Data block:
Segment Open

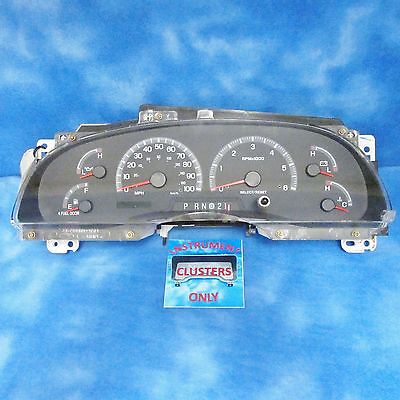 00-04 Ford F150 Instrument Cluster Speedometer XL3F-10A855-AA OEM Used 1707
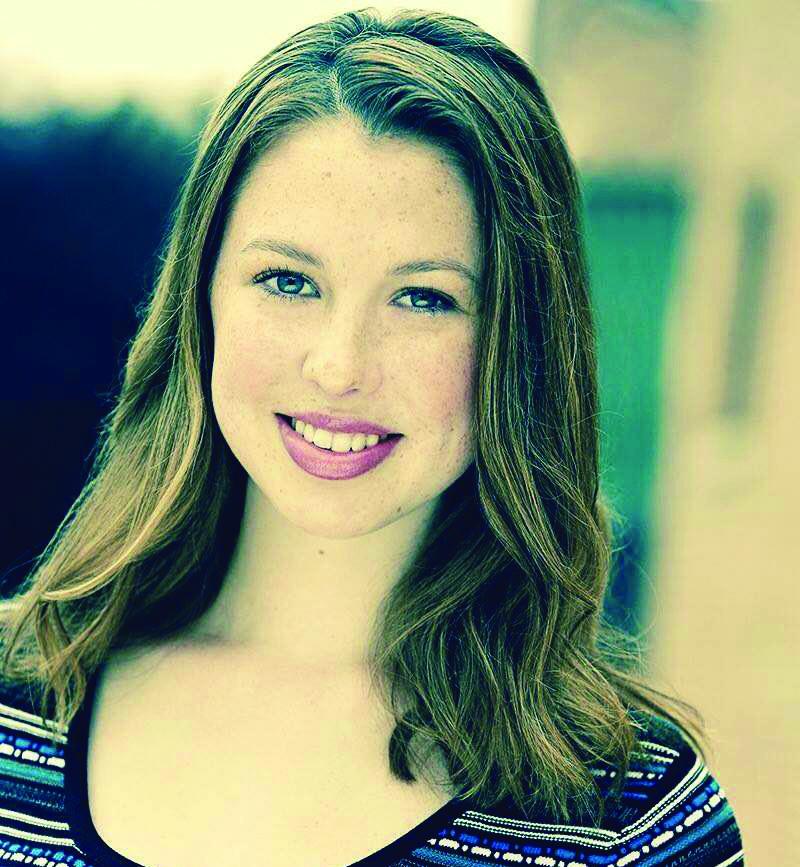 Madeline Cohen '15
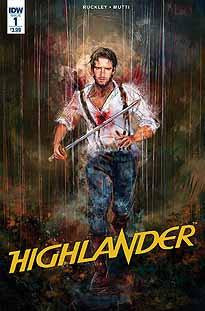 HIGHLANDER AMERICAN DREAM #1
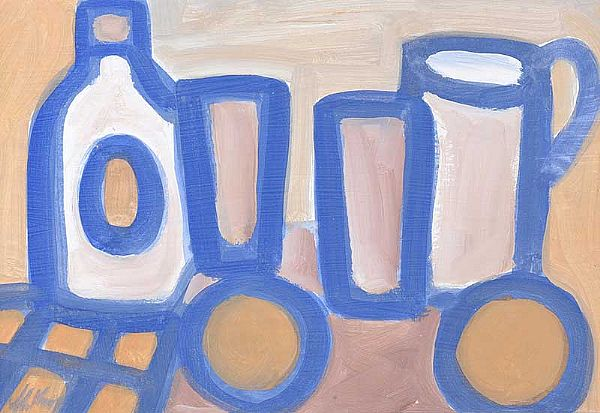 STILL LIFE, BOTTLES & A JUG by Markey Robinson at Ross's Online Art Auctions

Segment Closed

About this exercise: Pictures excluded, copy exactly the lines running from the one with "Madeline Cohen '15" through the last line of the material.

Response area:
 Madeline Cohen '15
 HIGHLANDER AMERICAN DREAM #1
 STILL LIFE, BOTTLES & A JUG by Markey Robinson at Ross's Online Art Auctions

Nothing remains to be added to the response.